Before one begins to speculate over the special  'star', careful attention to the biblical evidences is important.
 
These
are:
  1. The Magi found Jesus in a Bethlehem "house" and not where the shepherds had found Him (Mat.2:11).
  2. Herod had asked the Magi "secretly" as to when the star appeared (because of his evil motive), on the time of which he then had all boy-children in Bethlehem killed – 
  3. "from two years and under, according to the time which he had ascertained from the magi" (Mat.2:16). (The same ruler that had murdered his own sons on suspicion of treachery less than two years before this).
  4. Immediately after the Magi's visit with their expensive gifts, Joseph is warned by God to flee to Egypt.
  5. This long journey for a young child and mother through the southern desert was greatly helped by the value of the "gold, frankincense and myrrh" (Matthew 2:11-15).
  6. The Magi's final sighting of the star is ahead of them, over the house where the Child was found and caused them "great joy" (Matthew 2:10); implying that they had not seen it for some time.
 
The
Bible's own description –
 "the star which they had seen in the east, went before them, until it came and stood over where the Child was" 
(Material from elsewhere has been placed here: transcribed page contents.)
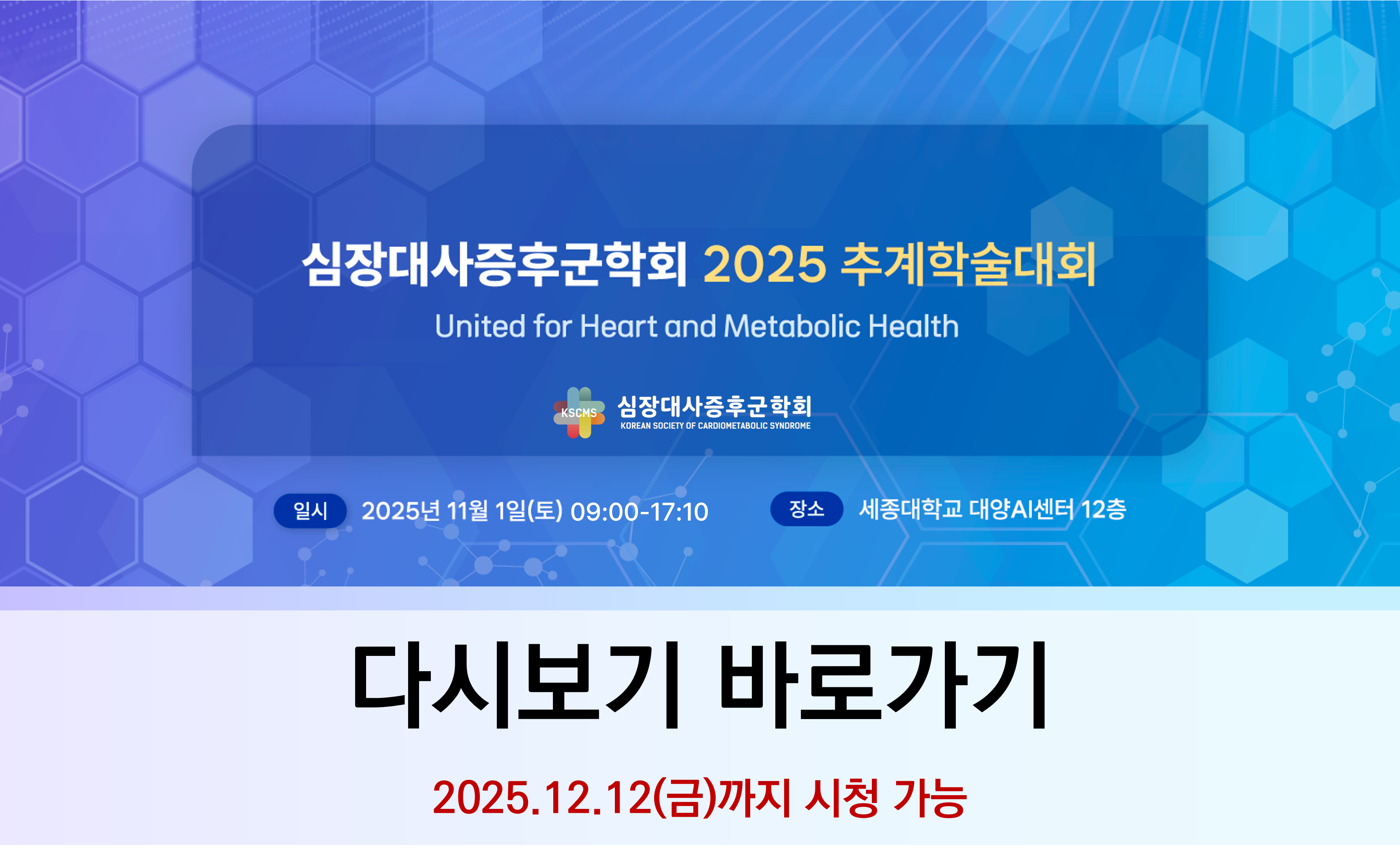 심장대사증후군학회 2025 추계학술대회

United for Heart and Metabolic Health

KSCMS 심장대사증후군학회
KOREAN SOCIETY OF CARDIOMETABOLIC SYNDROME

일시 2025년 11월 1일(토) 09:00-17:10 장소 세종대학교 대양AI센터 12층

다시보기 바로가기

2025.12.12(금)까지 시청 가능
– probably indicates a supernatural phenomenon that had led these God-fearing eastern star-gazers.
Matthew 2:9.
But
if we assume that these Magi saw a natural phenomenon in the night sky one must look to something that fits the time-lapse between the first sighting of the star by the Magi in their home country and their last sighting of it on the way to Bethlehem, which is certainly more than a year. 
 
 
Astronomy can give us no definite answer but a probability is a conjunction of planets – most likely then of Jupiter, Venus and Saturn. But, if this is so, then the validity of astrology also becomes an issue.